**Passage for review**
# # #

A new form of imaging has proven vital for diagnosis and treatment of complex medical needs. It’s a “hybrid” of two technologies called PET/CT. The technology produces detailed computerized images that combine the functional imaging of a PET (Positron Emission Tomography) scan with the anatomical detail of a CT (Computed Tomography) scan. This innovative technology can provide early detection of cancer, cardiovascular concerns and neurological disorders such as Parkinson’s, Alzheimer’s and Stroke.
Benefits of PET/CT:
- Diagnose, stage and treat cancer with greater accuracy
- Improve diagnostic confidence
- Reduce need for invasive procedures
- More previse monitor of patient response to treatment
What is PET/CT?
PET is an acronym for Positron Emission Tomography. PET is a test that uses special imaging cameras and a radioactive type of sugar to produce pictures of the function and metabolism of cells in the body.
CT stands for Computerized Tomography. CT is an X-ray test that generates a detailed view of the anatomy or structure of organs and tissues in the body. The CT scan can show the dimension of vessels, lymph nodes and organ systems.
PET/CT depicts both technologies using a single machine. It provides a picture of function (PET), a picture of anatomy (CT) and a merged picture of both the body’s metabolism and structure.

# # #

**Required work**
**1)** According to the PET/CT overview, what does a PET test use along with special imaging cameras?
**2)** From the PET/CT overview, copy the passage between "A new form of" and "Alzheimer’s and Stroke.", inclusive.
**3)** Proceed with the PET/CT overview, writing on from the point where it stops.

**Collected data entries**
# # #

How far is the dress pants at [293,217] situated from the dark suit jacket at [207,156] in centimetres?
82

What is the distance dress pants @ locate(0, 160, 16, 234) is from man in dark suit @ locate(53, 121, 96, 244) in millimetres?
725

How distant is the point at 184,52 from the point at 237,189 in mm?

# # #

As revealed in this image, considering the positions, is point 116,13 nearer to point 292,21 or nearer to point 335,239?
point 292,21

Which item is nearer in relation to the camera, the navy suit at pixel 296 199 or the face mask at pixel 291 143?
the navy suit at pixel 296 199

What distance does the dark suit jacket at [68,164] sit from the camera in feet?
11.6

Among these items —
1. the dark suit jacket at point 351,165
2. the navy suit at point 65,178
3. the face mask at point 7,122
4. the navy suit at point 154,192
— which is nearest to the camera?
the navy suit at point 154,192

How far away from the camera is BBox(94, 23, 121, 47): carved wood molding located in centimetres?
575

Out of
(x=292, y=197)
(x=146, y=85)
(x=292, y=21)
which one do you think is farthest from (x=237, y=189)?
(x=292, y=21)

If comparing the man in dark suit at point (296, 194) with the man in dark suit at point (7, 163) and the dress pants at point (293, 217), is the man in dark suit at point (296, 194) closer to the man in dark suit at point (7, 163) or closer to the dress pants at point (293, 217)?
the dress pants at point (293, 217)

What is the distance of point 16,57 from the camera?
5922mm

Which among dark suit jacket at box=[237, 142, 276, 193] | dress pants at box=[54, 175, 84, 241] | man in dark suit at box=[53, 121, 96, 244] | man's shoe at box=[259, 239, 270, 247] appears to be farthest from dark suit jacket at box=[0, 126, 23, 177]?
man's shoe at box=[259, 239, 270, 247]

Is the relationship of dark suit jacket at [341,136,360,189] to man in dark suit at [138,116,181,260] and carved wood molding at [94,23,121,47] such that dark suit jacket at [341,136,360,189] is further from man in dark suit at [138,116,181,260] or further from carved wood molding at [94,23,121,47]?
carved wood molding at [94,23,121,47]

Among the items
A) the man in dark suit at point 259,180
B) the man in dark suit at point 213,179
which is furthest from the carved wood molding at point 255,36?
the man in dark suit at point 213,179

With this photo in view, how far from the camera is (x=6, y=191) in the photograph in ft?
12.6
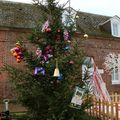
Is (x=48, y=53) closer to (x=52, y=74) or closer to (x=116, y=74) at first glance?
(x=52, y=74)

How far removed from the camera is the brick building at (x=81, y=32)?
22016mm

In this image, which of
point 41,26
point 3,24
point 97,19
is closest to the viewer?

# # #

**Answers to the problems**
**1)** A radioactive type of sugar.

**2)**
A new form of imaging has proven vital for diagnosis and treatment of complex medical needs. It’s a “hybrid” of two technologies called PET/CT. The technology produces detailed computerized images that combine the functional imaging of a PET (Positron Emission Tomography) scan with the anatomical detail of a CT (Computed Tomography) scan. This innovative technology can provide early detection of cancer, cardiovascular concerns and neurological disorders such as Parkinson’s, Alzheimer’s and Stroke.

**3)**
What to Expect:
You will receive a small injection of FDG (sugar water with a radioactive tracer). You will sit or lie down for 30-90 minutes while the FDG travels through your body. After this time, you will move to the scanner. You may be asked to hold your breath for several seconds. When the total scan is finished computers will produce images for review
Once the scan has been performed you can resume daily activities. The FDG will leave your body quickly and you can expedite the process by drinking plenty of water.
Who interprets the results?
When the PET/CT scan is finished, computers produce images for review. A radiologist will read the results and contact the referring physician to communicate all pertinent information from the scan. Then the referring physician contacts the patient to share the results.